**Your goal**
From the first line to the last, write out the records exactly, leaving out images.

**Data extracts**
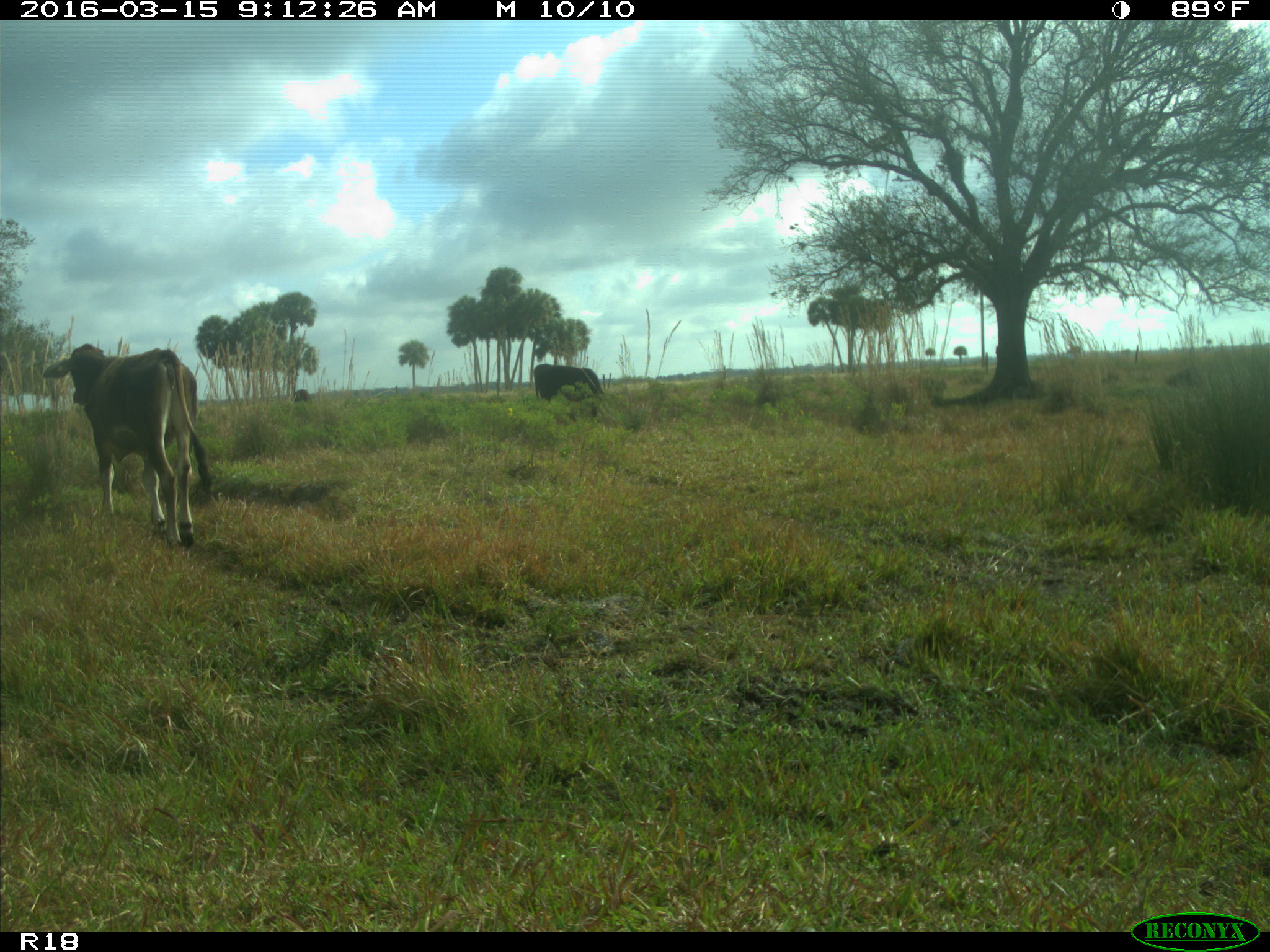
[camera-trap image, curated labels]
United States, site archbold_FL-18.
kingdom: Animalia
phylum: Chordata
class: Mammalia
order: Artiodactyla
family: Bovidae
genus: Bos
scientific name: Bos taurus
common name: domestic cow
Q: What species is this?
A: Bos taurus (domestic cow).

**Task response**
[camera-trap image, curated labels]
United States, site archbold_FL-18.
kingdom: Animalia
phylum: Chordata
class: Mammalia
order: Artiodactyla
family: Bovidae
genus: Bos
scientific name: Bos taurus
common name: domestic cow
Q: What species is this?
A: Bos taurus (domestic cow).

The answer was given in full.